→ **TO-DO LIST**
- 1) Decide whether each statement below agrees with the regex reference, answering yes or no and quoting the words of the reference that settle it: (a) The dot matches newline characters. (b) The \w token counts the underscore as a word character. (c) The \S token matches whitespace.
- 2) Reproduce the regex reference word for word between "- Matches any character" and "(space, tab, newline)", inclusive.

→ **QUOTED TEXT**
════════════════════

Basic Characters
.
- Matches any character except newline
\d
- Matches any digit (0-9)
\D
- Matches any non-digit
\w
- Matches any word character (alphanumeric + underscore)
\W
- Matches any non-word character
\s
- Matches any whitespace (space, tab, newline)
\S
- Matches any non-whitespace character
\t
- Matches a tab character
\n
- Matches a newline character
\r
- Matches a carriage return
Anchors
^
- Start of a string
$
- End of a string
\b
- Word boundary (e.g., matches the boundary between a word and a space)
\B
- Non-word boundary (e.g., matches the position between two word characters)
Quantifiers
*
- 0 or more occurrences (e.g., a*
matches "", “a”, “aa”, etc.)

════════════════════

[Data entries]
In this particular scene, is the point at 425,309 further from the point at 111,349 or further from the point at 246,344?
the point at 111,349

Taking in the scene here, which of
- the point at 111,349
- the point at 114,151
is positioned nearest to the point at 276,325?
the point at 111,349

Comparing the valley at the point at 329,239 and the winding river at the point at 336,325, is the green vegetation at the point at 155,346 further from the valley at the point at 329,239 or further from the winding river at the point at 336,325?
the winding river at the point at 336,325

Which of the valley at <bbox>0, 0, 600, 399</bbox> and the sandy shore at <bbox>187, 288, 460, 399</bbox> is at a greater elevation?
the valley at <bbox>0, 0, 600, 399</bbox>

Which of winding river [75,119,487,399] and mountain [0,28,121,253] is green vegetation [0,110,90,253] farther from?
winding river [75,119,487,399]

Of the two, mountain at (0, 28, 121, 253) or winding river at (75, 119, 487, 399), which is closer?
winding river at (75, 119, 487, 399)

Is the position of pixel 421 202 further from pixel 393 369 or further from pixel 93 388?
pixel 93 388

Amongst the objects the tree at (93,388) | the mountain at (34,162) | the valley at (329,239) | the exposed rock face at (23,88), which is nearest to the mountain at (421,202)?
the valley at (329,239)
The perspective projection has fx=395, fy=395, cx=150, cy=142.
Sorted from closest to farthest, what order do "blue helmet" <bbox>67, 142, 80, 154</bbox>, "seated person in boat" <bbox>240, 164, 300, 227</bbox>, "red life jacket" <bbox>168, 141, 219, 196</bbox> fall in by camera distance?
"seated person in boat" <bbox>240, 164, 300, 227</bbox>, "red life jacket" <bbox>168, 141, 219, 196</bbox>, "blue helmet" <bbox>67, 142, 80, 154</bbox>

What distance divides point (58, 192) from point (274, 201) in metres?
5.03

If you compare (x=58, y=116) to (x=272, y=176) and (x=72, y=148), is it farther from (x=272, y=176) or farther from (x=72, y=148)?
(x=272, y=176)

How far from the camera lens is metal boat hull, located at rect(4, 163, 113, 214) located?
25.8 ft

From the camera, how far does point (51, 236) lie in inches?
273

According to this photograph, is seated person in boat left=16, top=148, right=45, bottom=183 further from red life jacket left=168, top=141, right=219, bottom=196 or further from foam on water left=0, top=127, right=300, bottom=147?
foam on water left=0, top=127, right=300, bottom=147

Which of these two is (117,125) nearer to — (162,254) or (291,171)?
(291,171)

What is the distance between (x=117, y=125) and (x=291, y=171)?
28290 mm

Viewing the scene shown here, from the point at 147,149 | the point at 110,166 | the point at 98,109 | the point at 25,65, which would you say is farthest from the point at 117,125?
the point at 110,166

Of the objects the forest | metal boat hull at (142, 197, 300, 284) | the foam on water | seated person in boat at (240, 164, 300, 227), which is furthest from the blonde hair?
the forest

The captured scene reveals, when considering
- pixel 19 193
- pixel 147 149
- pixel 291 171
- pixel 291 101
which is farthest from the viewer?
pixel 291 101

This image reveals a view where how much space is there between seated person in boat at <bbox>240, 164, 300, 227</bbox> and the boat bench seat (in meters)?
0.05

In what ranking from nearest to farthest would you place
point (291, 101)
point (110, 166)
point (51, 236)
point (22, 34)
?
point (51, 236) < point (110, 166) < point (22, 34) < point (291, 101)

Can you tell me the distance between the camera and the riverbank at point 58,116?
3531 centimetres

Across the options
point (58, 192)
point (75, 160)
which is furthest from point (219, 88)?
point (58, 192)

════════════════════

→ **EXPECTED RESULTS**
- 1)
(a) No: "Matches any character except newline"
(b) Yes: "Matches any word character (alphanumeric + underscore)"
(c) No: "Matches any non-whitespace character"

- 2)
- Matches any character except newline
\d
- Matches any digit (0-9)
\D
- Matches any non-digit
\w
- Matches any word character (alphanumeric + underscore)
\W
- Matches any non-word character
\s
- Matches any whitespace (space, tab, newline)